After spending eight years consulting on web sites and applications with a focus on front-end development, user experience, and information architecture, I had been relentlessly disappointed with the lack of a simple bug and issue tracker. While the existing solutions and their complexity worked well for large dedicated teams, they were overly complex for our predominantly non-technical clients.

For years, I’d watched as clients would log in to issue tracking tools once, get overwhelmed, and fall back to simply emailing issues. While we could usually keep track of them internally, issues would inevitably slip through the cracks. Or, the chain of communication between developers and clients would be lost in individual inboxes, and the updates wouldn’t make it back into our issue tracking system.

Day-dreaming & Designing

Just for fun, I started dabbling and day-dreaming about a simplified bug and issue tracking workflow. One thing led to another, and I started creating rough designs around the ideas and sharing them in a series of blog posts.

At the time, the whole process was little more than a fun exercise to share some ideas I couldn’t stop thinking about. I thought maybe I’d create an open-source application, but that was the extent of it. Over time, however, people started asking if I was going to build it. Initially, I pushed back, but eventually, there was enough interest that it felt worth giving it a shot. I threw up a placeholder page to collect emails and started building my first commercial Rails application.

==================================================

TASK DIRECTIONS:
In the issue tracker story, what areas did the consulting work focus on? List them all. Rely only on the issue tracker story.

AVAILABLE DATA:
==================================================

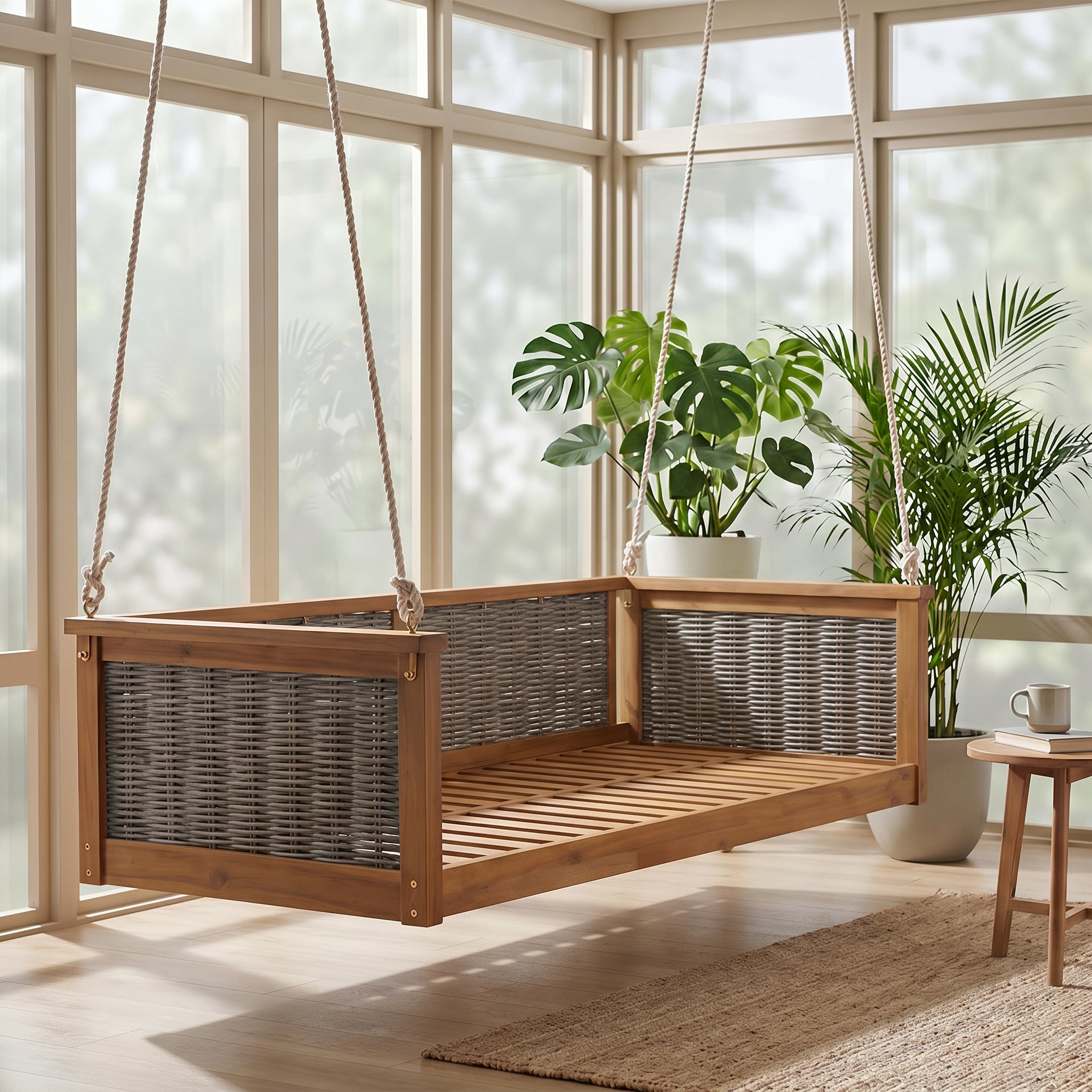 Outdoor Classic Solid Wood Twin Size Swing Bed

==================================================

REPLY:
- Front-end development
- User experience
- Information architecture